Morgan Reed, the president of the App Association, a trade organization sponsored by Apple and other tech and telecom companies, said in a letter to lawmakers on Tuesday that breaking up platforms and “limiting the services they can provide for our member companies would harm your constituents.”
Another outspoken critic is the Chamber of Progress, a left-leaning trade group formed in March by a former Google executive, Adam Kovacevich.
“Tech had a very long political honeymoon,” Mr. Kovacevich said. “Many politicians and policymakers think that maybe they were too easy on tech for a long time, and now there is a countervailing desire to punish tech through either new laws or through regulatory action. And that is at odds with what consumers want.”

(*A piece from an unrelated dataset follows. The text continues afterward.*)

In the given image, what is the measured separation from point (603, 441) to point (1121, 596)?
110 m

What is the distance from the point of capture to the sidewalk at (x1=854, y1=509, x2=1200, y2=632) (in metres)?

He drafted and organized support for a letter that was sent this week urging members of the Judiciary Committee to oppose two of the bills. It warned that the bills would hurt consumers, resulting in Amazon without Prime, the iPhone without text or phone capabilities preinstalled, and Google without Maps. The letter was signed by Mr. Kovacevich’s group and an unusual mix of 12 other organizations, including tech associations, free-market conservative outfits and consumer groups, most of which have received funding from Amazon, Apple, Facebook or Google.
Eli Lehrer, the president of the fiscally conservative think tank the R Street Institute, which signed the letter, criticized Republican supporters of the bills for turning their backs on their free market principles by “calling on the government to use its power to intervene directly against some of the most successful companies in our country’s history.”
The institute has received funding from Google, but Mr. Lehrer said the funding did not affect its stance on the legislation, as did representatives from other signatory groups.